ALEXANDER BORTNIKOV: (Foreign language spoken).
FLINTOFF: Alexander Bortnikov said, "until the true cause of the crash is known, it would be reasonable to stop all Russian flights to Egypt." President Vladimir Putin quickly ordered the Russian Air Transport Agency to come up with a plan for stopping flights and bringing Russian tourists home. That will be easier said than done. Egypt is a popular destination for package tours from Russia, and tourism officials say there are around 50,000 Russians on vacation there now. Britain's been trying to bring its 20,000 citizens home, and that process has turned into a logistical nightmare. Britain's ambassador to Egypt, John Casson, tried to put a good face on the situation and got an earful from frustrated would-be passengers.

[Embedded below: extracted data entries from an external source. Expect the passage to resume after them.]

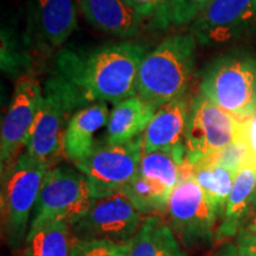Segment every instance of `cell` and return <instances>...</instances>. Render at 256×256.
I'll use <instances>...</instances> for the list:
<instances>
[{
    "mask_svg": "<svg viewBox=\"0 0 256 256\" xmlns=\"http://www.w3.org/2000/svg\"><path fill=\"white\" fill-rule=\"evenodd\" d=\"M145 56V48L134 42L66 49L57 57L55 72L76 92L82 107L107 101L116 104L136 95L138 74Z\"/></svg>",
    "mask_w": 256,
    "mask_h": 256,
    "instance_id": "cell-1",
    "label": "cell"
},
{
    "mask_svg": "<svg viewBox=\"0 0 256 256\" xmlns=\"http://www.w3.org/2000/svg\"><path fill=\"white\" fill-rule=\"evenodd\" d=\"M194 34L162 40L140 64L136 94L156 108L184 96L194 72Z\"/></svg>",
    "mask_w": 256,
    "mask_h": 256,
    "instance_id": "cell-2",
    "label": "cell"
},
{
    "mask_svg": "<svg viewBox=\"0 0 256 256\" xmlns=\"http://www.w3.org/2000/svg\"><path fill=\"white\" fill-rule=\"evenodd\" d=\"M49 170L25 152L2 174V236L12 252L25 244L28 220Z\"/></svg>",
    "mask_w": 256,
    "mask_h": 256,
    "instance_id": "cell-3",
    "label": "cell"
},
{
    "mask_svg": "<svg viewBox=\"0 0 256 256\" xmlns=\"http://www.w3.org/2000/svg\"><path fill=\"white\" fill-rule=\"evenodd\" d=\"M82 104L70 86L54 72L43 86V98L26 144L32 158L52 168L64 154V134Z\"/></svg>",
    "mask_w": 256,
    "mask_h": 256,
    "instance_id": "cell-4",
    "label": "cell"
},
{
    "mask_svg": "<svg viewBox=\"0 0 256 256\" xmlns=\"http://www.w3.org/2000/svg\"><path fill=\"white\" fill-rule=\"evenodd\" d=\"M200 90L232 116L248 119L256 112V58L241 52L216 60L204 74Z\"/></svg>",
    "mask_w": 256,
    "mask_h": 256,
    "instance_id": "cell-5",
    "label": "cell"
},
{
    "mask_svg": "<svg viewBox=\"0 0 256 256\" xmlns=\"http://www.w3.org/2000/svg\"><path fill=\"white\" fill-rule=\"evenodd\" d=\"M95 200L87 178L78 168H52L44 179L30 226L46 220L72 226L88 212Z\"/></svg>",
    "mask_w": 256,
    "mask_h": 256,
    "instance_id": "cell-6",
    "label": "cell"
},
{
    "mask_svg": "<svg viewBox=\"0 0 256 256\" xmlns=\"http://www.w3.org/2000/svg\"><path fill=\"white\" fill-rule=\"evenodd\" d=\"M144 156L142 136L124 144H96L88 158L76 164L87 178L95 198L122 191L139 174Z\"/></svg>",
    "mask_w": 256,
    "mask_h": 256,
    "instance_id": "cell-7",
    "label": "cell"
},
{
    "mask_svg": "<svg viewBox=\"0 0 256 256\" xmlns=\"http://www.w3.org/2000/svg\"><path fill=\"white\" fill-rule=\"evenodd\" d=\"M243 120L232 116L200 92L191 102L185 150L191 166L222 151L241 136Z\"/></svg>",
    "mask_w": 256,
    "mask_h": 256,
    "instance_id": "cell-8",
    "label": "cell"
},
{
    "mask_svg": "<svg viewBox=\"0 0 256 256\" xmlns=\"http://www.w3.org/2000/svg\"><path fill=\"white\" fill-rule=\"evenodd\" d=\"M43 98V87L32 72L18 78L14 92L12 95L4 121L0 138V166L2 174L12 166L23 147H26L32 126L36 120Z\"/></svg>",
    "mask_w": 256,
    "mask_h": 256,
    "instance_id": "cell-9",
    "label": "cell"
},
{
    "mask_svg": "<svg viewBox=\"0 0 256 256\" xmlns=\"http://www.w3.org/2000/svg\"><path fill=\"white\" fill-rule=\"evenodd\" d=\"M166 212L168 226L186 247H194L215 238L218 215L194 176L180 180L174 188Z\"/></svg>",
    "mask_w": 256,
    "mask_h": 256,
    "instance_id": "cell-10",
    "label": "cell"
},
{
    "mask_svg": "<svg viewBox=\"0 0 256 256\" xmlns=\"http://www.w3.org/2000/svg\"><path fill=\"white\" fill-rule=\"evenodd\" d=\"M142 215L122 191L96 198L87 214L72 226L78 240L128 242L142 226Z\"/></svg>",
    "mask_w": 256,
    "mask_h": 256,
    "instance_id": "cell-11",
    "label": "cell"
},
{
    "mask_svg": "<svg viewBox=\"0 0 256 256\" xmlns=\"http://www.w3.org/2000/svg\"><path fill=\"white\" fill-rule=\"evenodd\" d=\"M256 0H204L192 23V34L204 46H220L250 34Z\"/></svg>",
    "mask_w": 256,
    "mask_h": 256,
    "instance_id": "cell-12",
    "label": "cell"
},
{
    "mask_svg": "<svg viewBox=\"0 0 256 256\" xmlns=\"http://www.w3.org/2000/svg\"><path fill=\"white\" fill-rule=\"evenodd\" d=\"M190 107L185 95L159 107L142 134L144 153L185 148Z\"/></svg>",
    "mask_w": 256,
    "mask_h": 256,
    "instance_id": "cell-13",
    "label": "cell"
},
{
    "mask_svg": "<svg viewBox=\"0 0 256 256\" xmlns=\"http://www.w3.org/2000/svg\"><path fill=\"white\" fill-rule=\"evenodd\" d=\"M31 26L50 48L62 46L78 26L75 0H32Z\"/></svg>",
    "mask_w": 256,
    "mask_h": 256,
    "instance_id": "cell-14",
    "label": "cell"
},
{
    "mask_svg": "<svg viewBox=\"0 0 256 256\" xmlns=\"http://www.w3.org/2000/svg\"><path fill=\"white\" fill-rule=\"evenodd\" d=\"M108 106L106 102L86 106L72 115L64 134V156L74 164L88 158L94 151L95 134L108 124Z\"/></svg>",
    "mask_w": 256,
    "mask_h": 256,
    "instance_id": "cell-15",
    "label": "cell"
},
{
    "mask_svg": "<svg viewBox=\"0 0 256 256\" xmlns=\"http://www.w3.org/2000/svg\"><path fill=\"white\" fill-rule=\"evenodd\" d=\"M156 110L138 94L120 101L110 114L104 142L116 145L142 136Z\"/></svg>",
    "mask_w": 256,
    "mask_h": 256,
    "instance_id": "cell-16",
    "label": "cell"
},
{
    "mask_svg": "<svg viewBox=\"0 0 256 256\" xmlns=\"http://www.w3.org/2000/svg\"><path fill=\"white\" fill-rule=\"evenodd\" d=\"M80 5L92 26L115 37L136 36L144 22L124 0H80Z\"/></svg>",
    "mask_w": 256,
    "mask_h": 256,
    "instance_id": "cell-17",
    "label": "cell"
},
{
    "mask_svg": "<svg viewBox=\"0 0 256 256\" xmlns=\"http://www.w3.org/2000/svg\"><path fill=\"white\" fill-rule=\"evenodd\" d=\"M256 191V170L249 165L242 166L236 174L232 192L226 202L222 223L217 228L215 238L223 241L236 236L241 229L242 220L252 208Z\"/></svg>",
    "mask_w": 256,
    "mask_h": 256,
    "instance_id": "cell-18",
    "label": "cell"
},
{
    "mask_svg": "<svg viewBox=\"0 0 256 256\" xmlns=\"http://www.w3.org/2000/svg\"><path fill=\"white\" fill-rule=\"evenodd\" d=\"M128 256H185L168 223L152 215L142 220Z\"/></svg>",
    "mask_w": 256,
    "mask_h": 256,
    "instance_id": "cell-19",
    "label": "cell"
},
{
    "mask_svg": "<svg viewBox=\"0 0 256 256\" xmlns=\"http://www.w3.org/2000/svg\"><path fill=\"white\" fill-rule=\"evenodd\" d=\"M74 238L72 226L62 220L34 224L25 240V256H70Z\"/></svg>",
    "mask_w": 256,
    "mask_h": 256,
    "instance_id": "cell-20",
    "label": "cell"
},
{
    "mask_svg": "<svg viewBox=\"0 0 256 256\" xmlns=\"http://www.w3.org/2000/svg\"><path fill=\"white\" fill-rule=\"evenodd\" d=\"M236 174L223 166L200 162L194 166V178L217 215L224 214Z\"/></svg>",
    "mask_w": 256,
    "mask_h": 256,
    "instance_id": "cell-21",
    "label": "cell"
},
{
    "mask_svg": "<svg viewBox=\"0 0 256 256\" xmlns=\"http://www.w3.org/2000/svg\"><path fill=\"white\" fill-rule=\"evenodd\" d=\"M122 192L142 214L165 212L172 191L164 185L138 174Z\"/></svg>",
    "mask_w": 256,
    "mask_h": 256,
    "instance_id": "cell-22",
    "label": "cell"
},
{
    "mask_svg": "<svg viewBox=\"0 0 256 256\" xmlns=\"http://www.w3.org/2000/svg\"><path fill=\"white\" fill-rule=\"evenodd\" d=\"M130 8L142 20L152 17L156 19V26L162 23L184 22L190 17H196L200 8L184 5L183 0H124Z\"/></svg>",
    "mask_w": 256,
    "mask_h": 256,
    "instance_id": "cell-23",
    "label": "cell"
},
{
    "mask_svg": "<svg viewBox=\"0 0 256 256\" xmlns=\"http://www.w3.org/2000/svg\"><path fill=\"white\" fill-rule=\"evenodd\" d=\"M130 243L112 242L107 240H78L74 238L70 256H128Z\"/></svg>",
    "mask_w": 256,
    "mask_h": 256,
    "instance_id": "cell-24",
    "label": "cell"
},
{
    "mask_svg": "<svg viewBox=\"0 0 256 256\" xmlns=\"http://www.w3.org/2000/svg\"><path fill=\"white\" fill-rule=\"evenodd\" d=\"M247 158L248 150L247 146H246L244 140L242 139L241 133V136L238 138L229 146H226V148L215 153V154L208 156V158L202 160V162H212V164L223 166V168L230 170L234 174H238L242 166L247 164Z\"/></svg>",
    "mask_w": 256,
    "mask_h": 256,
    "instance_id": "cell-25",
    "label": "cell"
},
{
    "mask_svg": "<svg viewBox=\"0 0 256 256\" xmlns=\"http://www.w3.org/2000/svg\"><path fill=\"white\" fill-rule=\"evenodd\" d=\"M242 139L248 150L247 164L256 170V112L248 119L243 120Z\"/></svg>",
    "mask_w": 256,
    "mask_h": 256,
    "instance_id": "cell-26",
    "label": "cell"
},
{
    "mask_svg": "<svg viewBox=\"0 0 256 256\" xmlns=\"http://www.w3.org/2000/svg\"><path fill=\"white\" fill-rule=\"evenodd\" d=\"M238 247L244 256H256V234L249 232H240L238 236Z\"/></svg>",
    "mask_w": 256,
    "mask_h": 256,
    "instance_id": "cell-27",
    "label": "cell"
},
{
    "mask_svg": "<svg viewBox=\"0 0 256 256\" xmlns=\"http://www.w3.org/2000/svg\"><path fill=\"white\" fill-rule=\"evenodd\" d=\"M215 256H244L240 252L238 244H234V243H226L222 247L220 248V250L216 252Z\"/></svg>",
    "mask_w": 256,
    "mask_h": 256,
    "instance_id": "cell-28",
    "label": "cell"
},
{
    "mask_svg": "<svg viewBox=\"0 0 256 256\" xmlns=\"http://www.w3.org/2000/svg\"><path fill=\"white\" fill-rule=\"evenodd\" d=\"M249 230L256 234V217L254 218V220H252V226H250V228H249Z\"/></svg>",
    "mask_w": 256,
    "mask_h": 256,
    "instance_id": "cell-29",
    "label": "cell"
},
{
    "mask_svg": "<svg viewBox=\"0 0 256 256\" xmlns=\"http://www.w3.org/2000/svg\"><path fill=\"white\" fill-rule=\"evenodd\" d=\"M252 208H255V209H256V191H255V194H254V197H252Z\"/></svg>",
    "mask_w": 256,
    "mask_h": 256,
    "instance_id": "cell-30",
    "label": "cell"
}]
</instances>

JOHN CASSON: Flights are coming in that will allow us to take more people home later today. We've got very good collaboration, and our expectation is to get as many people home as soon as possible.
UNIDENTIFIED WOMAN: We've been told the planes can't land. So what's the problem? You're stuttering now. What's the problem? We want to go home.
FLINTOFF: Russia may find itself dealing with more than twice as many people in a chaotic situation that can only get worse. Corey Flintoff, NPR News, Moscow.